TASK DIRECTIONS:
Extract every line in the records below that contains the string "ramp", copying each one in full.

MATERIAL:
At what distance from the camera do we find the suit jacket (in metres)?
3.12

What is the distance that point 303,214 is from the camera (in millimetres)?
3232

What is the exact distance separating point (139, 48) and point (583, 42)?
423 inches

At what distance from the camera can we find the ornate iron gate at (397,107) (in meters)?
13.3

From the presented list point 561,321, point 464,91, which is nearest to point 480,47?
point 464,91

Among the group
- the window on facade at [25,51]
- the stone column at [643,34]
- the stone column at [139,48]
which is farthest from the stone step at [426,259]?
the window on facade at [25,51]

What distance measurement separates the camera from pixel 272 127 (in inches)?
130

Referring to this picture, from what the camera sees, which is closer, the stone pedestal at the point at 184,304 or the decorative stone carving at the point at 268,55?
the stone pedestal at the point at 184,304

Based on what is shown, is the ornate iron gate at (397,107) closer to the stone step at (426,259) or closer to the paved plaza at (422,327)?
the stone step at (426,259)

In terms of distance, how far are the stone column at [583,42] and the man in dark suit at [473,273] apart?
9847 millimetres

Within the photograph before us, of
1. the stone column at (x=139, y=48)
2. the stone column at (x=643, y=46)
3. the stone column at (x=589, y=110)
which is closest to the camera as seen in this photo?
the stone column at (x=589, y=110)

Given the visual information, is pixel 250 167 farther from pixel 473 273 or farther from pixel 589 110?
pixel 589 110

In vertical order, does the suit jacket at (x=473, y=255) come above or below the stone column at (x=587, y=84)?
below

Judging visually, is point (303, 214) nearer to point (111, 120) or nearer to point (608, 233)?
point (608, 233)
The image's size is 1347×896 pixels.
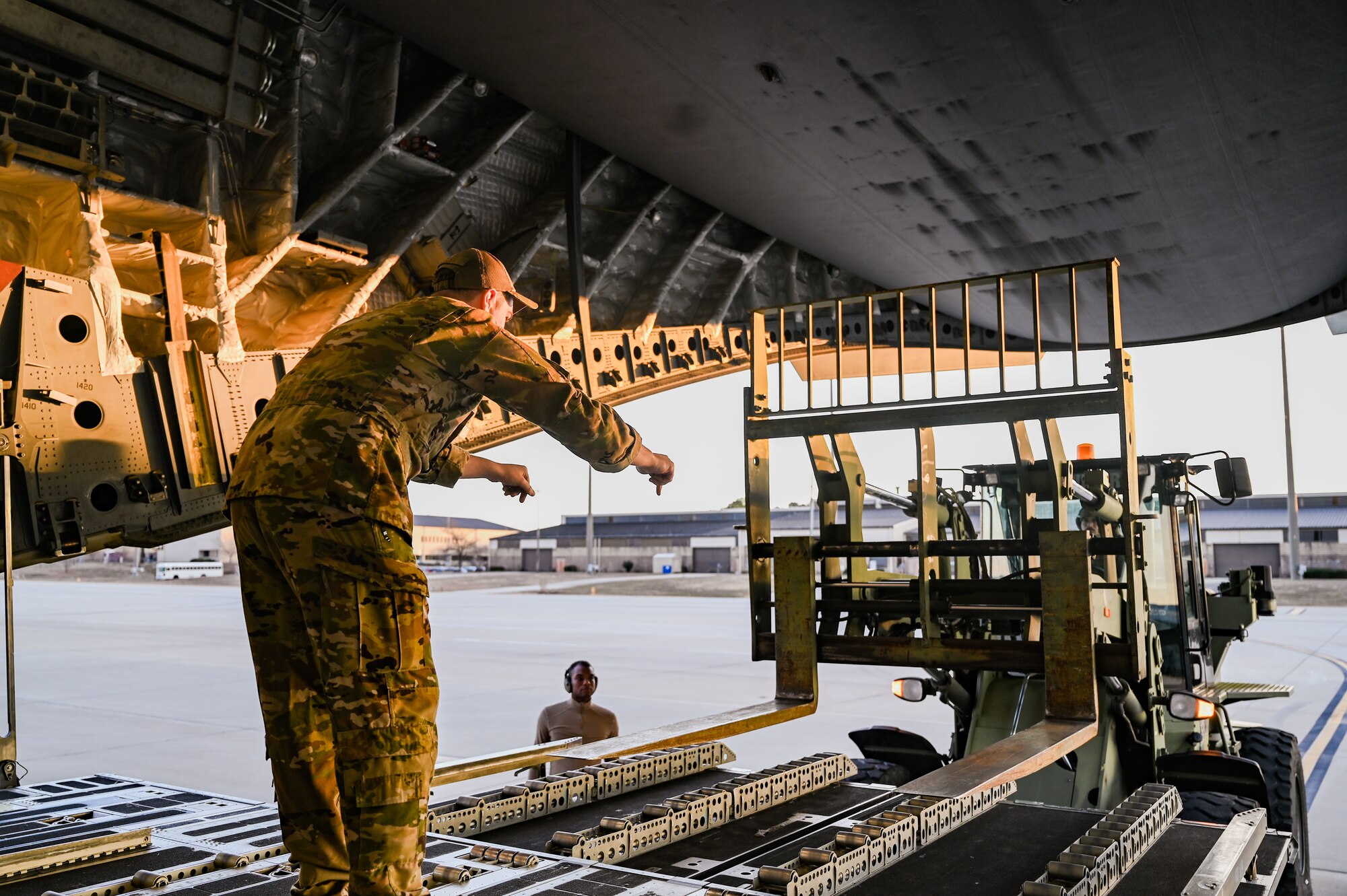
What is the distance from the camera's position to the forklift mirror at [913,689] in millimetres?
6191

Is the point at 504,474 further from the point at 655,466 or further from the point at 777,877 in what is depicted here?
the point at 777,877

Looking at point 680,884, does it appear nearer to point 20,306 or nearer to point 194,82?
point 20,306

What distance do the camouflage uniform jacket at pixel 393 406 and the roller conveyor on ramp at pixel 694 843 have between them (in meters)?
1.03

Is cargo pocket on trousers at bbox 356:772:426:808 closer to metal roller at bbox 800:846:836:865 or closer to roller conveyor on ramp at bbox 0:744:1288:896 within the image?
roller conveyor on ramp at bbox 0:744:1288:896

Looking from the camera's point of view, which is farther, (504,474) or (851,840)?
(504,474)

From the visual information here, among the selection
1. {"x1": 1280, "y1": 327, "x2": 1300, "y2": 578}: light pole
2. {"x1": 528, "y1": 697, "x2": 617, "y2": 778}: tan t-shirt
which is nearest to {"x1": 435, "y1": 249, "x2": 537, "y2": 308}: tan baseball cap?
{"x1": 528, "y1": 697, "x2": 617, "y2": 778}: tan t-shirt

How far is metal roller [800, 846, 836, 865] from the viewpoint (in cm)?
272

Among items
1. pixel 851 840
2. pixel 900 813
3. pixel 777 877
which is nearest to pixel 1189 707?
pixel 900 813

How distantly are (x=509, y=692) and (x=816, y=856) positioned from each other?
41.8ft

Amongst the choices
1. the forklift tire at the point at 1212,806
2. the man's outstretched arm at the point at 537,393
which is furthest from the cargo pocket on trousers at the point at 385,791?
the forklift tire at the point at 1212,806

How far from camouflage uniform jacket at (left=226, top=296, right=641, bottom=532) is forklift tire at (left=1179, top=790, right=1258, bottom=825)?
3.36 meters

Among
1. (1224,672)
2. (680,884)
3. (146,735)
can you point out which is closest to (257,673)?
(680,884)

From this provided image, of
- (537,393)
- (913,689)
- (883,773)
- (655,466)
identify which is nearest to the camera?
(537,393)

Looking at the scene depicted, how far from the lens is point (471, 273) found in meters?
3.20
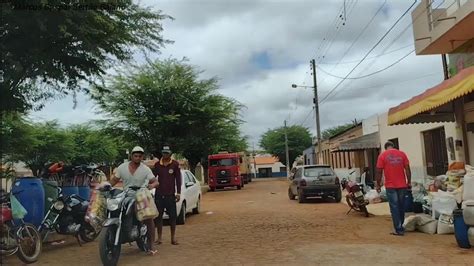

SOLUTION TO THE EXERCISE:
What distance do the camouflage uniform jacket at pixel 393 406 and the roller conveyor on ramp at pixel 694 843 have between them (in meters)?
Is cargo pocket on trousers at bbox 356:772:426:808 closer to metal roller at bbox 800:846:836:865 or closer to roller conveyor on ramp at bbox 0:744:1288:896 within the image?
roller conveyor on ramp at bbox 0:744:1288:896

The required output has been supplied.